“EXPOSURE. Art, culture, fashion in and out of the showcase” at MUDEC, Milan — Mousse Magazine and Publishing

“EXPOSURE. Art, culture, fashion in and out of the showcase” at MUDEC, Milan — Mousse Magazine and Publishing

The project “Exposure” is centered on a reflection on the public display of artworks of art and, in particular, on the vitrine, which is virtually synonymous with the European museum. This problematic becomes particularly acute and different when it comes to ethnographic collections, such as MUDEC has. The project breaks the traditional spatial and temporal structures of the exhibition and develops in several episodes: in October 2023, in the central space of the museum designed by David Chipperfield Architects, the Mexican artist Marianna Castillo Deball (b. 1975) created a new large-scale installation of 7 elements based on the study and interpretation of textile artifacts from the MUDEC collection. Due to their fragility and specific condition, as well as their initial fragmentation, they rarely leave the storage, and Deball’s gesture of rescaling, creating extreme visibility, and “capturing” the glass atrium becomes an important point of reference for the entire project.

Aiming to change the usual spectatorial routes within the museum itself, the second episode of Exposure evolves in the permanent collection of the Ethnographic Museum through a series of interventions by video artist and filmmaker Theo Eshetu (b.1958). Especially for the exhibition Eshetu created the multichannel video installation Crocodile on the ceiling he reinterprets in a personal way the phenomenon of the Wunderkammern.

For Eshetu, the most emblematic element of the Wunderkammern is the taxidermied crocodile: it can be found hanging from the ceiling not only in collections such as that of Manfredo Settala, but also in Italian churches such as the Sanctuary of the Madonna delle Grazie in Curtatone (Mantua).

According to the artist, “the origins of the connotation of crocodiles as guardians of treasures are shrouded in mystery and may have roots in their presence in the workshops of wizards, alchemists and apothecaries. These crocodiles represent strength, fierceness and ancient knowledge and their presence within sacred spaces emphasizes the connection between the natural and the heavenly worlds. It plays a role in the shift from the alchemist studio to religious spaces as carriers of knowledge.” Eshetu also suggested turning some objects 180 degrees in the permanent collection. As if testing the viewer’s alertness, Eshetu invites us to wake up from our habitual gazing at objects in the vitrine.

Core of the project and another episode develops in for the temporary exhibitions halls and is related to a series of questions to the history and essence of the vitrine in the museum and especially in the ethnographic museum. How the architecture of the vitrine itself determines the display of objects, how traditional European classifications and taxonomies are formed, and to what extent they are able to reflect the original contexts and origins of objects. The vitrines in the space, which were kindly provided by various public Italian institutions for the exhibition, become “containers” within which the logic of European taxonomies is taken to its absurd limit. The vitrine is also interpreted as a repository of valuable objects, but the exhibition proposes many different answers to the question—what do we consider valuable, what is responsible for our perception of “value?”

One of the symbolically important elements in this exhibition is Candida Höfer’s (b.1944) photograph Ethnologisches Museum III 2003—museum curators dressed in protective suits long before the pandemic are working inside a storage with ethnographic objects. The situation of fear, danger, and total distrust between subject and object is in many ways characteristic of many museum collections. Project “Exposure” in this sense becomes an attempt to restore this fragile trust and to start an open conversation about many aspects of contemporary museum life.

A separate part of the exhibition is related to the use of the shop window in fashion retail, a context particularly important in Milan, and in this sense the project presents the works of various artists and designers who have been involved in window decoration at the Rinascente department store and it becomes de facto evident that the shop window has never been an additional tool to increase sales, but a means to create a situation of desire, in fact an imaginary space.
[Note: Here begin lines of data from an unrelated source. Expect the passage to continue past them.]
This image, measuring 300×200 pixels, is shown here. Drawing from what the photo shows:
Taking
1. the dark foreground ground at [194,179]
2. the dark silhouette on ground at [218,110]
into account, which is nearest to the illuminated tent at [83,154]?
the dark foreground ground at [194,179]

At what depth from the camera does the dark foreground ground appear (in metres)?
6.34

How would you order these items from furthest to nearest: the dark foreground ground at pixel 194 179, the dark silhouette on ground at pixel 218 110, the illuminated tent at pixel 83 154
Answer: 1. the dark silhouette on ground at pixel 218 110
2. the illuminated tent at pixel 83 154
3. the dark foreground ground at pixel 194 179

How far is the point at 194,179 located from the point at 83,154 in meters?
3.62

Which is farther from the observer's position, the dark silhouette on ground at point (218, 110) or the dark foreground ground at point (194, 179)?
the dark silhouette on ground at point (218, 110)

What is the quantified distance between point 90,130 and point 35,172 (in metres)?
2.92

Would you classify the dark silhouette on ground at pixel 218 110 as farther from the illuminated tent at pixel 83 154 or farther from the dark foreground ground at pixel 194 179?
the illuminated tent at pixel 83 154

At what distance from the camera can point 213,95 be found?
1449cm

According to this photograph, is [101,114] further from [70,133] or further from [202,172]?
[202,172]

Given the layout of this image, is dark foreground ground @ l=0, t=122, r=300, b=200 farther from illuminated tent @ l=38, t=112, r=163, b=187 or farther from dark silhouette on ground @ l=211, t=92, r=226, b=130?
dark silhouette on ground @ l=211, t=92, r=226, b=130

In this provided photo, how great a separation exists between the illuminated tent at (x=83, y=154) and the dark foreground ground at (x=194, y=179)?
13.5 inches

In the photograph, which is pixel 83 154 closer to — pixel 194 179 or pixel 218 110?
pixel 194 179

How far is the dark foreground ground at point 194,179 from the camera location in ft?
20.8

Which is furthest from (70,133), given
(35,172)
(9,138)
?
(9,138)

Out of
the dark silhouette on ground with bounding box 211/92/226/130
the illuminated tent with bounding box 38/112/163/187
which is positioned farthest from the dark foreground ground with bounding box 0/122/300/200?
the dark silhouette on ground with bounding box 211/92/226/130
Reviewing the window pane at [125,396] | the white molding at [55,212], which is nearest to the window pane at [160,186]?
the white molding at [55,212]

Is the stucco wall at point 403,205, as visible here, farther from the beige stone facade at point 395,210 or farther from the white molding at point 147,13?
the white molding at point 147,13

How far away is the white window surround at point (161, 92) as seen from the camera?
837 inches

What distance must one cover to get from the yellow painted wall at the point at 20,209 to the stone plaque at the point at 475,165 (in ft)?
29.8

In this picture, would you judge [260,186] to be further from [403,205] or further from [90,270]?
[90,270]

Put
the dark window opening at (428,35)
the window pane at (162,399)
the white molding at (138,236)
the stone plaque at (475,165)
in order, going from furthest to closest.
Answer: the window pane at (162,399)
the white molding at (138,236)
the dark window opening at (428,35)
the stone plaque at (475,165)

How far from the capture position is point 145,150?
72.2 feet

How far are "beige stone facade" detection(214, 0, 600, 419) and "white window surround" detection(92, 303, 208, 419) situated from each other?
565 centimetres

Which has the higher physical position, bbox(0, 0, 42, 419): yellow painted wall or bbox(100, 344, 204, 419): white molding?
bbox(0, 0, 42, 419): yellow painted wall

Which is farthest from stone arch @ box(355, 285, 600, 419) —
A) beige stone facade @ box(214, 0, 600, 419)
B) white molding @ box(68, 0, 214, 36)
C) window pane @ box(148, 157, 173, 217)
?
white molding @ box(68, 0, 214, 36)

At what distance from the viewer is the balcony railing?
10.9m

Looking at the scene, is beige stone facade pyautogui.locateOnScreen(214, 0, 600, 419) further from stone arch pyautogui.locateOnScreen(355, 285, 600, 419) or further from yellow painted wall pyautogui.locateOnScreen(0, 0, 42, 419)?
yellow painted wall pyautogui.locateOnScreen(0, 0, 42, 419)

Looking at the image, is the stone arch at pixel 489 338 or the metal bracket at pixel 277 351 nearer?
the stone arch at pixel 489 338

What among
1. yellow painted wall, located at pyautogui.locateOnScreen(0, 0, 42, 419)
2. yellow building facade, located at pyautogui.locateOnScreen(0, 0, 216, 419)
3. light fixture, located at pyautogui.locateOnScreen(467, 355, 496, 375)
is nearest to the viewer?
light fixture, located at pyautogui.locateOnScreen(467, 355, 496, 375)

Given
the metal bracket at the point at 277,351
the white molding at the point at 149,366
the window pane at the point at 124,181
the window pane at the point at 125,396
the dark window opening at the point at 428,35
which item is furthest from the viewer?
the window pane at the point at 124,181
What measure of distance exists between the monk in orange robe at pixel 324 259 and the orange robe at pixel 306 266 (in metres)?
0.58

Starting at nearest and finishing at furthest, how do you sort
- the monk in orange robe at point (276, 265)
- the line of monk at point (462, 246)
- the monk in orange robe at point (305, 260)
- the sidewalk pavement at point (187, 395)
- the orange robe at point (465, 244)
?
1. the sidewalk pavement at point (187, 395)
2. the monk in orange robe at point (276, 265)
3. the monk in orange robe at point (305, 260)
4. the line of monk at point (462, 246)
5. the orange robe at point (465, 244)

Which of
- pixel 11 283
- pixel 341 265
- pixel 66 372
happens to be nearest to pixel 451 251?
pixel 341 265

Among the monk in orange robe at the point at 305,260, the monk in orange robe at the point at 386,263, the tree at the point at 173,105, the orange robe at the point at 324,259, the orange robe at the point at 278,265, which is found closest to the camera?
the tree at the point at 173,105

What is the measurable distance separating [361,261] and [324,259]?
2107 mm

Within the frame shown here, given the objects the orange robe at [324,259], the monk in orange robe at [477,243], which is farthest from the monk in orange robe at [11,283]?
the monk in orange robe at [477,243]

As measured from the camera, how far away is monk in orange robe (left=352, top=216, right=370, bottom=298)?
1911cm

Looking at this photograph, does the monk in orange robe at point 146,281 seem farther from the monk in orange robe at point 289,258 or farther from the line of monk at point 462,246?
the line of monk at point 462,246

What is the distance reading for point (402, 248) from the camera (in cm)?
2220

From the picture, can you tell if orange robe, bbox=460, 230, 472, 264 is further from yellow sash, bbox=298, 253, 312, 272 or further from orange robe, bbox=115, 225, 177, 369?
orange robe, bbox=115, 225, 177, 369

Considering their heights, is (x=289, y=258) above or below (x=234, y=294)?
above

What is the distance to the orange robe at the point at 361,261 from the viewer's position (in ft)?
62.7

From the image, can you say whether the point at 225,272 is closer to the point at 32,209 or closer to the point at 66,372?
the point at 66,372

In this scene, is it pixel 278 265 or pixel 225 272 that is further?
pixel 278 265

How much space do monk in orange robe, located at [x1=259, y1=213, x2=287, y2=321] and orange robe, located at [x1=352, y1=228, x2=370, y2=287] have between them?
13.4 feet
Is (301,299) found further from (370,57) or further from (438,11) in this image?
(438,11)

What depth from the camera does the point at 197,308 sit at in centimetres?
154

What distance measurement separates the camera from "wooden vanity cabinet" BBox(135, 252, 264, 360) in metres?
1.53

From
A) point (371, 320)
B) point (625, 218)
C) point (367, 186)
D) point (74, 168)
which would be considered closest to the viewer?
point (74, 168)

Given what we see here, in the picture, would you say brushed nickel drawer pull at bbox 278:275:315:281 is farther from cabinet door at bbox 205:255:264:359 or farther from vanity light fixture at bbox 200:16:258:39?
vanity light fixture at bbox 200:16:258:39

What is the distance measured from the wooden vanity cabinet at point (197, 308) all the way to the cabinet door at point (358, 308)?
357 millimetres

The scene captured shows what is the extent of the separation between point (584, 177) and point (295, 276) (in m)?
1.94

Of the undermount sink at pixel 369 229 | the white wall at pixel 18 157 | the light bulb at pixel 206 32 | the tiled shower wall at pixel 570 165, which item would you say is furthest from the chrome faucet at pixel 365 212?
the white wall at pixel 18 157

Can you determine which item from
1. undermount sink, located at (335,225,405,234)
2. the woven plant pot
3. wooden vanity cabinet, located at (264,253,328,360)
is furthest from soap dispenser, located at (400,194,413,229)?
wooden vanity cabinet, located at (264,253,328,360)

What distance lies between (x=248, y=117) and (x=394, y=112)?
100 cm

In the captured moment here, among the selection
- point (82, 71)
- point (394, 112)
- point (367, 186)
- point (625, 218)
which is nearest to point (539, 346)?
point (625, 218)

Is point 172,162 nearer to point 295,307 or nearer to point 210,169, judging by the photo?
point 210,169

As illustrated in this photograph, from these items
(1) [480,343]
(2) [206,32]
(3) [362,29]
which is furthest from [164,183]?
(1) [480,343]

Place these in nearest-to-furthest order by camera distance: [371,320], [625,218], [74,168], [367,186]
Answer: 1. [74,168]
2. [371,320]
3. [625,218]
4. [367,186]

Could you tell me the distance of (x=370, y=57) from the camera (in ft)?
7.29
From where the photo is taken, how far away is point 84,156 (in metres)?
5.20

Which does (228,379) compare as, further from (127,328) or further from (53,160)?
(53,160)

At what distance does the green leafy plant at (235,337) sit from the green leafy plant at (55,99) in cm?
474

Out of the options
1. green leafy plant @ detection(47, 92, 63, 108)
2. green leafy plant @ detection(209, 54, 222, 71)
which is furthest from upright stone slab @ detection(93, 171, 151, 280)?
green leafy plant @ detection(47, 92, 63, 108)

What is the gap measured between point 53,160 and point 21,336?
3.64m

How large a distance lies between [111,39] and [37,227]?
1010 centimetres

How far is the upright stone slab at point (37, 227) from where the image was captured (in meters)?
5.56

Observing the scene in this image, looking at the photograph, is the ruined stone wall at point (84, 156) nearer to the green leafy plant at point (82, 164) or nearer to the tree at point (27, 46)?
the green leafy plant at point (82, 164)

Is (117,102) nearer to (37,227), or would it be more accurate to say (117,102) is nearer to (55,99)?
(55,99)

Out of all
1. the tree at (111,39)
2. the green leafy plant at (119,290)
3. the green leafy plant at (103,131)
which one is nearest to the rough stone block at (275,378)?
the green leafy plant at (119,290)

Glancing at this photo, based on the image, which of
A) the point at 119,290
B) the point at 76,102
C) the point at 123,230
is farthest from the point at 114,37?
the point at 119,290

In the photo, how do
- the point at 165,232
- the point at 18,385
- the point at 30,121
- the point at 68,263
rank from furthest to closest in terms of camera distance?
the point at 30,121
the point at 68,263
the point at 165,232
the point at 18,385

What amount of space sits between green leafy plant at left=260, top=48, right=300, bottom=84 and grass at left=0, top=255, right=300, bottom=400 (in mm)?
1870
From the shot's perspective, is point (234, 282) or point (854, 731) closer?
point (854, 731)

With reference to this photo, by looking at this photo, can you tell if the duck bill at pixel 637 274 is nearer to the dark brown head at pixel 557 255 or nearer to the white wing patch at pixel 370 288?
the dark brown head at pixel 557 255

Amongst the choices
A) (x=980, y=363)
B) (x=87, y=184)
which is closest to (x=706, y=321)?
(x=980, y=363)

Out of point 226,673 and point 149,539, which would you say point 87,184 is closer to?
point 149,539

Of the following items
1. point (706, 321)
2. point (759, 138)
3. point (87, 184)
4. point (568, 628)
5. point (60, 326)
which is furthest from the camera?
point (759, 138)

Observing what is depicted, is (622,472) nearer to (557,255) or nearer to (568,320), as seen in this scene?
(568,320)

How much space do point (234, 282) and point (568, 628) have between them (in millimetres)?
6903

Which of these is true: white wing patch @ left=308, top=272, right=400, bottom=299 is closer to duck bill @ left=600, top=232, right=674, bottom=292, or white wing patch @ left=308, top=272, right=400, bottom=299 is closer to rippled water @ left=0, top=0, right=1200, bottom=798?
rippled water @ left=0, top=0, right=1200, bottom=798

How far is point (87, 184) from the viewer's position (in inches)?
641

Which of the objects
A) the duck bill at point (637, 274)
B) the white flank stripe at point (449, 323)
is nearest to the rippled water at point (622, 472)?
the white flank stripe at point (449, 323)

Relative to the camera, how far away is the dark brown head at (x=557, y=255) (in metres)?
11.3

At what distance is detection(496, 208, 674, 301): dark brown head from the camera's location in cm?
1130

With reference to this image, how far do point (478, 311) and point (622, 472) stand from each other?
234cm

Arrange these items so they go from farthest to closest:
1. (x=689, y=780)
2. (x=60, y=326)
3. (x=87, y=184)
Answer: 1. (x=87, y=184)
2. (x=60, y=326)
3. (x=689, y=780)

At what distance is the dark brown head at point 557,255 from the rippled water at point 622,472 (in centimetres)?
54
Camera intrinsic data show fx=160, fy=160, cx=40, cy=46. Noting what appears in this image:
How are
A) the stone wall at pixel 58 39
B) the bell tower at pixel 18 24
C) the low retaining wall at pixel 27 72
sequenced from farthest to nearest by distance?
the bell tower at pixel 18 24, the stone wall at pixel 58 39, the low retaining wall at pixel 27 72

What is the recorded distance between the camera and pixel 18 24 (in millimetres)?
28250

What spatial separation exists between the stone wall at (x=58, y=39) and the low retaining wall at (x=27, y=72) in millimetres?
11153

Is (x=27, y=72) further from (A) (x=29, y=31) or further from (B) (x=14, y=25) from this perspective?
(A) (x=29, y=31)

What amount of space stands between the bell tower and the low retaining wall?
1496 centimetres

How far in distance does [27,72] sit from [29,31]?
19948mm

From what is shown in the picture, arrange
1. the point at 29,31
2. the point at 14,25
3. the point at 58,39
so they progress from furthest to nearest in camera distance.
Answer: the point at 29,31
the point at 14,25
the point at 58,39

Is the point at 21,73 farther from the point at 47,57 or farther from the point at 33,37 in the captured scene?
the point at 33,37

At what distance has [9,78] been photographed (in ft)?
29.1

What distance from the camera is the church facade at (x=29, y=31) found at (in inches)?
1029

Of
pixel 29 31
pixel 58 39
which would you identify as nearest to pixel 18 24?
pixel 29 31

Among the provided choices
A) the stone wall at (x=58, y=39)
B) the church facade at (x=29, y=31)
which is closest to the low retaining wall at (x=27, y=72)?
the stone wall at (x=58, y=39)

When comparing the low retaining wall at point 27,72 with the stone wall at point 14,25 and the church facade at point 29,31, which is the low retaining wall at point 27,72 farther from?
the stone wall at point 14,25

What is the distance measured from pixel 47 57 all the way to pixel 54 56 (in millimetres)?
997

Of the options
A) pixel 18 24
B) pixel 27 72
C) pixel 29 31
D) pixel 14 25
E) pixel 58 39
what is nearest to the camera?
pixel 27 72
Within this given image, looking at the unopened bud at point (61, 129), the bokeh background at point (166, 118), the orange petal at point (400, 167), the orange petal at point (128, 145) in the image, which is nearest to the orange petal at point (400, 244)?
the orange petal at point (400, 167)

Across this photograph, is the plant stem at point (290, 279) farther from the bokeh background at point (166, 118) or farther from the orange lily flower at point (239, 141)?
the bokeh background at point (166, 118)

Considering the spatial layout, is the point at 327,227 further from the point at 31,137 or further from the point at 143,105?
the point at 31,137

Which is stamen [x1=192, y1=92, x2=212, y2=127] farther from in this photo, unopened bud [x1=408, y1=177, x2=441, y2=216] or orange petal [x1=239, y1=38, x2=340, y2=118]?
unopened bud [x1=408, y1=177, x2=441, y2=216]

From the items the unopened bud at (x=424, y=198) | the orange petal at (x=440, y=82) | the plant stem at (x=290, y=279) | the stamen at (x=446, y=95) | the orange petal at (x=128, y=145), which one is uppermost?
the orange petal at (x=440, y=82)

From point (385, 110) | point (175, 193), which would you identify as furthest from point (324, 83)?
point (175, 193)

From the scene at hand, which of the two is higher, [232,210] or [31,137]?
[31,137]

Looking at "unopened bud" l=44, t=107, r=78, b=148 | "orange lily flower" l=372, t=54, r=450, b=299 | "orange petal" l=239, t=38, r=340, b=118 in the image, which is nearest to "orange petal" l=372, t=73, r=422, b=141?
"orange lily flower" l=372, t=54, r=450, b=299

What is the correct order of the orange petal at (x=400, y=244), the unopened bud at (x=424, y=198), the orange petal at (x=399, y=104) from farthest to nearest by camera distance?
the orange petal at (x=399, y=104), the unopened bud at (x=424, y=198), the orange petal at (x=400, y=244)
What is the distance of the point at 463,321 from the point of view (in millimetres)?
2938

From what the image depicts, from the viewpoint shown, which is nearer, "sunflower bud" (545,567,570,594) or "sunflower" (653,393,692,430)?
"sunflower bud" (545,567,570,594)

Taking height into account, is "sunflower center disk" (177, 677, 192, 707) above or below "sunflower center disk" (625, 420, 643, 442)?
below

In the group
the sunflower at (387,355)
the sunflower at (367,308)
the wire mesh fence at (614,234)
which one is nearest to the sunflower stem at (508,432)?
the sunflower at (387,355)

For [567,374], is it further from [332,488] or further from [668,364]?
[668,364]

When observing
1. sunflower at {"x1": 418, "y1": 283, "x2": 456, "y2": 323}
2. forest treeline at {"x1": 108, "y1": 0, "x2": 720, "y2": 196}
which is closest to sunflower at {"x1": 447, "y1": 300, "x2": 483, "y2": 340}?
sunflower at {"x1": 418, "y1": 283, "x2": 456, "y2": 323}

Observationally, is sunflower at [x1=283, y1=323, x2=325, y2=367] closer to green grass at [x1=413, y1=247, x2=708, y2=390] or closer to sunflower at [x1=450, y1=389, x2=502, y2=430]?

Logically swapping historical perspective for a contemporary one, the project continues to explore the life forms of the vitrine in the contemporary museum and in the practice of contemporary artists. Mark Dion’s (b.1961) cabinet with glass objects found in a Venetian lagoon or Damien Hirst’s (b. 1965) vitrine with cigarette butts inside (Dead Ends, 1994). To what extent does the vitrine as a spatial and ideological structure determine our perception, up to what point does it fulfill only a storing function, and when is it possible to overcome it?

In this regard, the final highlight is a new work by the Italian artist Monia Ben Hamouda (b.1991), which is in essence a manifesto and calls on the viewer to look beyond the museum and museum convention and symbolically returns us to the physical sensations of the objects in the collection: by using spices that have a smell and color, she seems to restore the fragile memory not of the museum modus of the objects’ existence, but of their original origin and use.

Participating artists:
Monia Ben Hamouda, Mark Dion, Sam Durant, Theo Eshetu, Damien Hirst, Candida Höfer, Giancarlo Iliprandi, Gene Moore, Roberto Sambonet, Albe Steiner.